My garage door is usually down, not for noise but for privacy as I live in an above average crime area. No sense in advertising and it keeps the noise down. 8am to 6pm for power tools and make shift spray booth in my side yard so I dont get overspray on anything. One night I had the police heli light up my driveway, instant day time. I also do home/car repairs for some neighbors and that always helps, mostly just talk to them before any problems start. Common courtesy goes a long way.


----------



## Kentuk55 (Sep 21, 2010)

My shop is in my garage also. My neighbors are over 300 feet away, so, I'm in good shape.
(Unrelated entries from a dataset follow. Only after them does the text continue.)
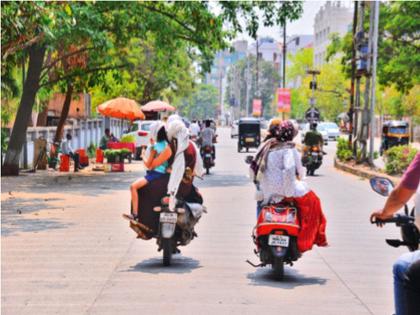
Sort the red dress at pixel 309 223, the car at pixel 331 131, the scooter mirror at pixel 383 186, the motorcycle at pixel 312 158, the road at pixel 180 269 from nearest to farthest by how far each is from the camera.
→ the scooter mirror at pixel 383 186 < the road at pixel 180 269 < the red dress at pixel 309 223 < the motorcycle at pixel 312 158 < the car at pixel 331 131

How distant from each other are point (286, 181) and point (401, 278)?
5126 millimetres

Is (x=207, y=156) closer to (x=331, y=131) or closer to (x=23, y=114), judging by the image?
(x=23, y=114)

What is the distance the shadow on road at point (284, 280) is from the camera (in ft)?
28.1

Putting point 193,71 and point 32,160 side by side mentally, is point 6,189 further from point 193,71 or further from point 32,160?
point 193,71

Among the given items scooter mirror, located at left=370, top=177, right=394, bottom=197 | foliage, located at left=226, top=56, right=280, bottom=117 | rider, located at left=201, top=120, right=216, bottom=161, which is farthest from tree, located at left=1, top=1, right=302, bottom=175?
foliage, located at left=226, top=56, right=280, bottom=117

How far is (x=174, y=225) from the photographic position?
9.50m

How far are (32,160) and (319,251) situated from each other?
19.8m

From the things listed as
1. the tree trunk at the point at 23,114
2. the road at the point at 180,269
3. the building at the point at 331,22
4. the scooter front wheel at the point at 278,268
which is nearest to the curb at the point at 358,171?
the road at the point at 180,269

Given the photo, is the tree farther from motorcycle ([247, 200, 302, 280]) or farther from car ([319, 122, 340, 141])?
car ([319, 122, 340, 141])

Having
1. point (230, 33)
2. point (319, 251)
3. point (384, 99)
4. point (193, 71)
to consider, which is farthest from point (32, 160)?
point (384, 99)

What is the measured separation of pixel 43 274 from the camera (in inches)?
351

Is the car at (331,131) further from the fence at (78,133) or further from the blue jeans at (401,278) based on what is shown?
the blue jeans at (401,278)

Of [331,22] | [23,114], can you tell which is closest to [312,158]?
[23,114]

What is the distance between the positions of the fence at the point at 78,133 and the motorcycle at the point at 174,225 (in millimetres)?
19042
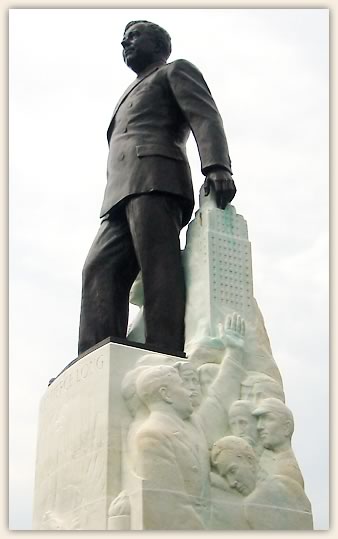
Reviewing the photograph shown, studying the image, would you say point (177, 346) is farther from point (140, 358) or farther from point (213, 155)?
point (213, 155)

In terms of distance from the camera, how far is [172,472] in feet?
24.7

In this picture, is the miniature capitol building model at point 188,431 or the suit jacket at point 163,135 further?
the suit jacket at point 163,135

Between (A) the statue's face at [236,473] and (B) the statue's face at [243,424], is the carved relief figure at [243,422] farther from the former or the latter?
(A) the statue's face at [236,473]

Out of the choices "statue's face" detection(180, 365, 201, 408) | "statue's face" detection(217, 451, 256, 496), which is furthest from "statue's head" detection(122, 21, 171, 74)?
"statue's face" detection(217, 451, 256, 496)


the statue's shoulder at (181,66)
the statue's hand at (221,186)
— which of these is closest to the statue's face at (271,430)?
the statue's hand at (221,186)

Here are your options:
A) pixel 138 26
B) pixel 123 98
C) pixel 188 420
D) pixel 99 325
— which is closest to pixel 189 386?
pixel 188 420

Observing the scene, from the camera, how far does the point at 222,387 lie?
832cm

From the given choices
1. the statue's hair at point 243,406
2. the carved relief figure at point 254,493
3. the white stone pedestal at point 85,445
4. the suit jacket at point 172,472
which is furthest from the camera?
the statue's hair at point 243,406

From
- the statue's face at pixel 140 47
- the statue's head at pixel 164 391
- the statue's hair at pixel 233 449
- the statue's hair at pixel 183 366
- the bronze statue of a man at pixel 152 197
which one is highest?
the statue's face at pixel 140 47

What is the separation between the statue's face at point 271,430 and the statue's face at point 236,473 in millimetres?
352

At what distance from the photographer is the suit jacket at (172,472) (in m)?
7.35

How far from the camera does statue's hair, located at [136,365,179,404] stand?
786 cm

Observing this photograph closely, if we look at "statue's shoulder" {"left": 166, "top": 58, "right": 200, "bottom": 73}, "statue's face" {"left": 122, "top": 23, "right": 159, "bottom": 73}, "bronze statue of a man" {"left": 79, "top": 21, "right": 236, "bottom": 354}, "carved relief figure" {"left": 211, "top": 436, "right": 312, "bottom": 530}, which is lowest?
"carved relief figure" {"left": 211, "top": 436, "right": 312, "bottom": 530}

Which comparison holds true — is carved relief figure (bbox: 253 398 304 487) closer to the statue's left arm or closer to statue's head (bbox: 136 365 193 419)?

It's a beautiful thing to have space. I luv the country!


----------



## stefang (Apr 9, 2009)

Thanks guys for satisfying my inquisitiveness. It sounds like everyone is aware and being considerate. About what I figured considering the kind of members on LJ. My shop is all insulated top, bottom and sides so I can be out there all year around, The lack of noise is a byproduct, so no problems at my place either, and it's true that yard work is pretty noisy anyway what with all the motorized gardening gadgets we use nowadays. Now I can think about more important things, like what's for dinner or how long can I stay in the shop without the wife coming after me, lol.


----------



## bondogaposis (Dec 18, 2011)

If your neighbors mow their lawn w/ a power mower, what can they say?


----------



## dbhost (Jul 20, 2009)

I keep the shop door closed, and the air conditioner on. I have several neighbors with small, nap prone children. One of which decided to mow his lawn this morning at 6:00… I need to have a calm discussion about appropriate hours to make noise…


----------



## Sawkerf (Dec 31, 2009)

We've been in this house since '79, and I've been doing woodwork from the beginning. The garage became a full time shop in '85. When I retired from engineering in '04 and started my woodworking business, my shop time went from a few hours every couple of weeks to full time.

Even during what we call winter here I have the door open unless it's really raining. My one cardinal rule as far as the neighbors is that I NEVER start anything noisy before 8:00 am, and I rarely make much noise after supper time. On a couple of occasions, I've changed my schedule or shut down for the day if a neighbor has a sick kid who needs to rest.

It's worked well for 32 years and I have every reason to think that it will work for a few more.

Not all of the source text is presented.